The man of God came slowly forward, with a grave and solemn aspect. As
he was about to request the bridal group to rise, a stamping of heavy
feet on the piazza outside the windows arrested his words; and directly
the hall door was flung open with furious vehemence, and a party,
consisting of four tall, brawny men, in dripping hats and overcoats,
rushed into the apartment, leaving the door wide open behind them, with
the storm rushing in upon the assembly in its wildest fury.

Col. Malcome sprang to his feet, his face glowing with anger at this
most untimely and insulting intrusion.

"_Arrest that man!_" exclaimed the foremost of the strangers, pointing
his arm toward the form of the colonel, who stood glowering upon the
speaker with wrathful aspect.

"For what?" said Major Howard, leaping from his seat, as two strong men
rushed forward to execute the command.

"For destroying your buildings by fire, on the night of the twelfth of
January last," said the man who had ordered the arrest, whom the major
now recognized as the sheriff of the county.

"Prove your words! prove your words!" exclaimed Col. Malcome, darting
back from the grasp of the men who approached to imprison him.

"I am prepared to do so," returned the sheriff, motioning a tall, lank
form, in a long overcoat and broad-brimmed hat, which stood near the
door, to advance.

"You were in the grounds adjoining Major Howard's mansion on the night
of the twelfth of January last," said he, addressing the
singular-looking man, whose features were so entirely hidden by his
collar and hat-brim, as to be indiscernible.

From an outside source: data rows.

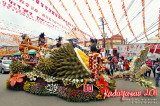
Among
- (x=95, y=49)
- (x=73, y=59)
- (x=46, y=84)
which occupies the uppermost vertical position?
(x=95, y=49)

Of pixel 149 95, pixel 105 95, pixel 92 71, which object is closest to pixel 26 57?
pixel 92 71

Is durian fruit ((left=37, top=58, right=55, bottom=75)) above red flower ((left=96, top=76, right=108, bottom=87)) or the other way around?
above

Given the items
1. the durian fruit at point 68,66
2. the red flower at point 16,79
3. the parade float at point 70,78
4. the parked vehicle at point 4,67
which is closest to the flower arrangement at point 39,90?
the parade float at point 70,78

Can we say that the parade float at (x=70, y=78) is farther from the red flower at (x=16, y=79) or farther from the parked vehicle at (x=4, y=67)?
the parked vehicle at (x=4, y=67)

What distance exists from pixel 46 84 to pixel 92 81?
2119 millimetres

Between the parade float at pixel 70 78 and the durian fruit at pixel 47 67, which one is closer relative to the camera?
the parade float at pixel 70 78

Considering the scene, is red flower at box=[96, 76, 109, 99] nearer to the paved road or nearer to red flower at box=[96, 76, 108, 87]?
red flower at box=[96, 76, 108, 87]

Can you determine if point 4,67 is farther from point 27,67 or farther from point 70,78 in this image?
point 70,78

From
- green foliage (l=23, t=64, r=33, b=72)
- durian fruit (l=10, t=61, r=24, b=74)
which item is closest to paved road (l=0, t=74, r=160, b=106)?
durian fruit (l=10, t=61, r=24, b=74)

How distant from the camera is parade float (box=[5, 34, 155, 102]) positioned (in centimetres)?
489

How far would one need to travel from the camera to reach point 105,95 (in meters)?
4.86

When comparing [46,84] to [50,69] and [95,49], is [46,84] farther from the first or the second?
[95,49]

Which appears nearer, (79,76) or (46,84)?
(79,76)

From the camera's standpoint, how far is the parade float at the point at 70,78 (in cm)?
489
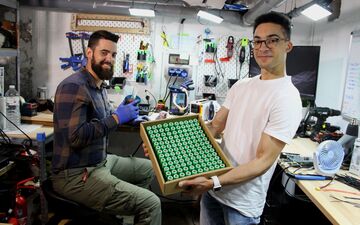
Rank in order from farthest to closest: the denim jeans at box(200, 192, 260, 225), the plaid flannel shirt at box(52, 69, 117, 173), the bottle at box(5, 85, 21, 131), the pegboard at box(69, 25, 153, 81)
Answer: the pegboard at box(69, 25, 153, 81), the bottle at box(5, 85, 21, 131), the plaid flannel shirt at box(52, 69, 117, 173), the denim jeans at box(200, 192, 260, 225)

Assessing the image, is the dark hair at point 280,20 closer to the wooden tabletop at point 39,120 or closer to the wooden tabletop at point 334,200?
the wooden tabletop at point 334,200

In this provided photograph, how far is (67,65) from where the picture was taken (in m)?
3.30

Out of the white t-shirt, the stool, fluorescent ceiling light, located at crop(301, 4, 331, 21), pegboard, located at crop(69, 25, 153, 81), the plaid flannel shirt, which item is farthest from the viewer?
pegboard, located at crop(69, 25, 153, 81)

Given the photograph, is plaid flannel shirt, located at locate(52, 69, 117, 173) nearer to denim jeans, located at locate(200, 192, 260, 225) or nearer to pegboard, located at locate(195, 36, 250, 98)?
denim jeans, located at locate(200, 192, 260, 225)

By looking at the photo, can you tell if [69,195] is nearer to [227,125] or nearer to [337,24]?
[227,125]

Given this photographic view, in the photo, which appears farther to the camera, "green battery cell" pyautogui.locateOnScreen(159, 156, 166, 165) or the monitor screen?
the monitor screen

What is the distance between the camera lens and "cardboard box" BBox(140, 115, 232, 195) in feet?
4.07

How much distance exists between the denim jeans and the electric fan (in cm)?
54

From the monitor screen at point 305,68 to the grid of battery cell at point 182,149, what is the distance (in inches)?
66.3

The figure bowed low in token of assent.

"What did you see there?"

The _Hermit of the Cedars_ hesitated a moment, as if to collect his
thoughts, while the gaze of every person in the room was riveted upon
him, and a breathless silence reigned as he commenced to speak in a low,
measured tone of assurance and courage.

"I saw a man in dark clothes standing on the piazza of the doomed
mansion. A figure in female garb appeared from within, and, after a
brief, whispered conversation, left a small basket in his hand, and
retired whence she had come. Then the man, after glancing cautiously
around him, descended the steps and proceeded to light the fires. In
three different places the devouring element was kindled, and, as he
stooped to blow the light fragments with his breath, the flames suddenly
leaped forth and revealed in startling distinctness the face and
features of the incendiary. His hat had fallen to the ground and left
his head exposed, which was covered with a profusion of light, auburn
hair, clustering in short, thick curls around a high, pale forehead."